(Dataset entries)
-- Start --

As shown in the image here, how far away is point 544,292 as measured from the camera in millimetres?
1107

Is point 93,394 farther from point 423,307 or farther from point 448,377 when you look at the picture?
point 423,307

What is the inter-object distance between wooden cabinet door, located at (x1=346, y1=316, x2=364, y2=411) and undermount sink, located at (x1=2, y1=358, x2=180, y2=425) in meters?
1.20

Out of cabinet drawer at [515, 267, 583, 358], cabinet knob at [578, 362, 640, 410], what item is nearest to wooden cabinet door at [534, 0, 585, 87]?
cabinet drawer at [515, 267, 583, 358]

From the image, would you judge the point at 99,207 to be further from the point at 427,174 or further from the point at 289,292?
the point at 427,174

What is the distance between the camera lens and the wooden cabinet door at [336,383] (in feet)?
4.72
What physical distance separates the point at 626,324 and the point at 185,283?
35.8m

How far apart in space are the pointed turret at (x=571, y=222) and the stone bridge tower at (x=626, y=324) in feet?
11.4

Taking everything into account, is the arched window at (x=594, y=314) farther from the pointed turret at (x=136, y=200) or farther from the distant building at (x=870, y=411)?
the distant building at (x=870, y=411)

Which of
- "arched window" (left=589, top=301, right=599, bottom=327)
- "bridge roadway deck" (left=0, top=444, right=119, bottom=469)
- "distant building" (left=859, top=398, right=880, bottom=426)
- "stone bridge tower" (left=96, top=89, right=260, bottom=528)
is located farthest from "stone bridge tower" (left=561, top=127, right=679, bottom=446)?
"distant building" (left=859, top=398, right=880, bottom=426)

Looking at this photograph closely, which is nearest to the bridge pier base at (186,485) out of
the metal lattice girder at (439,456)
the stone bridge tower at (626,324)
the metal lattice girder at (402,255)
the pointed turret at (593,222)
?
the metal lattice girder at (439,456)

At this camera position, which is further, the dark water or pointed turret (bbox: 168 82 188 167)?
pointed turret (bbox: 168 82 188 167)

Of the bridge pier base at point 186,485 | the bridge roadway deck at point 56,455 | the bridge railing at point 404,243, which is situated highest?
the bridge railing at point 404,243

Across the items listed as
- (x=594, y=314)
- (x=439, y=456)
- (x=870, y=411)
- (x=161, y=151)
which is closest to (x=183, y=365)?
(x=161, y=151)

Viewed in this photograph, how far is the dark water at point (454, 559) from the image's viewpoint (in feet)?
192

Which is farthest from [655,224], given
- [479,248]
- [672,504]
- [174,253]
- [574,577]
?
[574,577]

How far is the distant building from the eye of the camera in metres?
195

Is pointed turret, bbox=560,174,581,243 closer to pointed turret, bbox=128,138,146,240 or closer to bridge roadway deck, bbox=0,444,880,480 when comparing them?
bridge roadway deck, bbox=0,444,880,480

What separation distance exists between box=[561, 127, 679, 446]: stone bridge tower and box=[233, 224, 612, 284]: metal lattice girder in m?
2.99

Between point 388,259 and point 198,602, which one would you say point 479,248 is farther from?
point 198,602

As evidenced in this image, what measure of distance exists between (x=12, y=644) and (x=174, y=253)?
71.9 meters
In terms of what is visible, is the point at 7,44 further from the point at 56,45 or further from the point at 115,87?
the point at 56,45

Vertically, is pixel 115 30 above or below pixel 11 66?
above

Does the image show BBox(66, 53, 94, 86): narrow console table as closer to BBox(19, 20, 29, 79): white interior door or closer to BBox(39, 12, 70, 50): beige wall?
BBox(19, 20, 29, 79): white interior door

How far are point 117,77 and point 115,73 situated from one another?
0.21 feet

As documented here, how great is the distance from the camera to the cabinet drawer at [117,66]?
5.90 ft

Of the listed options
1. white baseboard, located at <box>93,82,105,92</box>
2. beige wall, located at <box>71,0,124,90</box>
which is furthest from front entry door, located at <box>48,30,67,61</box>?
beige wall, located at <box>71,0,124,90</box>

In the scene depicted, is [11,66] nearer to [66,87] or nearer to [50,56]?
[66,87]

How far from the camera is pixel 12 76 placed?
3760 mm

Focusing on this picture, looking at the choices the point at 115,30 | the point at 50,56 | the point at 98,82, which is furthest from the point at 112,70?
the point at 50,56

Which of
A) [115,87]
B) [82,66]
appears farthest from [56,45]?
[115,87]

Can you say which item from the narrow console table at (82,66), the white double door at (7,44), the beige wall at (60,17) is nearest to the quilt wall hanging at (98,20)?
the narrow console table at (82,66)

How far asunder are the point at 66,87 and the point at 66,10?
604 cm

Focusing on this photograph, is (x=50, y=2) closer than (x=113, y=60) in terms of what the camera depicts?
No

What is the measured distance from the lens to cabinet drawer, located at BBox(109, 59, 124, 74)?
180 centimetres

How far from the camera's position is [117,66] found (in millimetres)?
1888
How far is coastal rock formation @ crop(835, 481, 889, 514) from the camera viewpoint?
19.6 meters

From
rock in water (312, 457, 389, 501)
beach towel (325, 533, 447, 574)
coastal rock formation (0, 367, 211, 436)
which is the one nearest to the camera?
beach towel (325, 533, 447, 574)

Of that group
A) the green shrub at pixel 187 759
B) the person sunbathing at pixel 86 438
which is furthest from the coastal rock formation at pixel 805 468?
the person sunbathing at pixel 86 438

-- End --

Written problem =>
Each line must be given again exactly as written above.

Response =>
As shown in the image here, how far away is point 544,292 as measured from the camera in millimetres?
1107

Is point 93,394 farther from point 423,307 or farther from point 448,377 when you look at the picture?
point 423,307

What is the inter-object distance between wooden cabinet door, located at (x1=346, y1=316, x2=364, y2=411) and undermount sink, located at (x1=2, y1=358, x2=180, y2=425) in meters?
1.20

Out of cabinet drawer at [515, 267, 583, 358], cabinet knob at [578, 362, 640, 410], what item is nearest to wooden cabinet door at [534, 0, 585, 87]?
cabinet drawer at [515, 267, 583, 358]

From the image, would you judge the point at 99,207 to be further from the point at 427,174 or further from the point at 289,292?
the point at 427,174

What is the distance between the camera lens and the wooden cabinet door at [336,383] (in feet)?
4.72
What physical distance separates the point at 626,324 and the point at 185,283?
35.8m

How far apart in space are the pointed turret at (x=571, y=222) and the stone bridge tower at (x=626, y=324) in feet?
11.4

Taking everything into account, is the arched window at (x=594, y=314) farther from the pointed turret at (x=136, y=200) or farther from the distant building at (x=870, y=411)?
the distant building at (x=870, y=411)

Which of
- "arched window" (left=589, top=301, right=599, bottom=327)
- "bridge roadway deck" (left=0, top=444, right=119, bottom=469)
- "distant building" (left=859, top=398, right=880, bottom=426)
- "stone bridge tower" (left=96, top=89, right=260, bottom=528)
is located farthest from "stone bridge tower" (left=561, top=127, right=679, bottom=446)?
"distant building" (left=859, top=398, right=880, bottom=426)

Looking at this photograph closely, which is nearest to the bridge pier base at (186,485) out of
the metal lattice girder at (439,456)
the stone bridge tower at (626,324)
the metal lattice girder at (402,255)
the pointed turret at (593,222)
?
the metal lattice girder at (439,456)

At this camera position, which is further, the dark water or pointed turret (bbox: 168 82 188 167)?
pointed turret (bbox: 168 82 188 167)

Of the bridge pier base at point 186,485 | the bridge roadway deck at point 56,455 | the bridge railing at point 404,243, which is situated highest?
the bridge railing at point 404,243

Across the items listed as
- (x=594, y=314)
- (x=439, y=456)
- (x=870, y=411)
- (x=161, y=151)
which is closest to (x=183, y=365)?
(x=161, y=151)

Viewed in this photograph, how far is the dark water at point (454, 559) from the image's viewpoint (in feet)?
192

Which is farthest from [655,224], given
- [479,248]
- [672,504]
- [174,253]
- [574,577]
?
[574,577]

How far is the distant building from the eye of the camera in metres?
195

Is pointed turret, bbox=560,174,581,243 closer to pointed turret, bbox=128,138,146,240 or closer to bridge roadway deck, bbox=0,444,880,480 when comparing them?
bridge roadway deck, bbox=0,444,880,480

What separation distance exists between box=[561, 127, 679, 446]: stone bridge tower and box=[233, 224, 612, 284]: metal lattice girder in m?
2.99

Between point 388,259 and point 198,602, which one would you say point 479,248 is farther from?
point 198,602

As evidenced in this image, what measure of distance exists between (x=12, y=644) and (x=174, y=253)?
71.9 meters
In terms of what is visible, is the point at 7,44 further from the point at 56,45 or further from the point at 115,87?
the point at 56,45

Vertically, is pixel 115 30 above or below pixel 11 66?
above

Does the image show BBox(66, 53, 94, 86): narrow console table as closer to BBox(19, 20, 29, 79): white interior door or closer to BBox(39, 12, 70, 50): beige wall?
BBox(19, 20, 29, 79): white interior door

How far are point 117,77 and point 115,73 situated from one another?
0.21 feet

As documented here, how great is the distance from the camera to the cabinet drawer at [117,66]?
5.90 ft

Of the listed options
1. white baseboard, located at <box>93,82,105,92</box>
2. beige wall, located at <box>71,0,124,90</box>
which is furthest from front entry door, located at <box>48,30,67,61</box>?
beige wall, located at <box>71,0,124,90</box>

In the scene depicted, is [11,66] nearer to [66,87] or nearer to [50,56]?
[66,87]

How far from the camera is pixel 12 76 placed?
3760 mm

Focusing on this picture, looking at the choices the point at 115,30 | the point at 50,56 | the point at 98,82, which is furthest from the point at 112,70?
the point at 50,56

Which of
A) [115,87]
B) [82,66]
appears farthest from [56,45]?
[115,87]

Can you say which item from the narrow console table at (82,66), the white double door at (7,44), the beige wall at (60,17) is nearest to the quilt wall hanging at (98,20)?
the narrow console table at (82,66)

How far asunder are the point at 66,87 and the point at 66,10?
604 cm

Focusing on this photograph, is (x=50, y=2) closer than (x=113, y=60) in terms of what the camera depicts?
No

What is the measured distance from the lens to cabinet drawer, located at BBox(109, 59, 124, 74)?
180 centimetres

How far from the camera's position is [117,66] found (in millimetres)?
1888
How far is coastal rock formation @ crop(835, 481, 889, 514) from the camera viewpoint?
19.6 meters

From
rock in water (312, 457, 389, 501)
beach towel (325, 533, 447, 574)
coastal rock formation (0, 367, 211, 436)
which is the one nearest to the camera?
beach towel (325, 533, 447, 574)

Of that group
A) the green shrub at pixel 187 759
B) the person sunbathing at pixel 86 438
which is furthest from the coastal rock formation at pixel 805 468?
the person sunbathing at pixel 86 438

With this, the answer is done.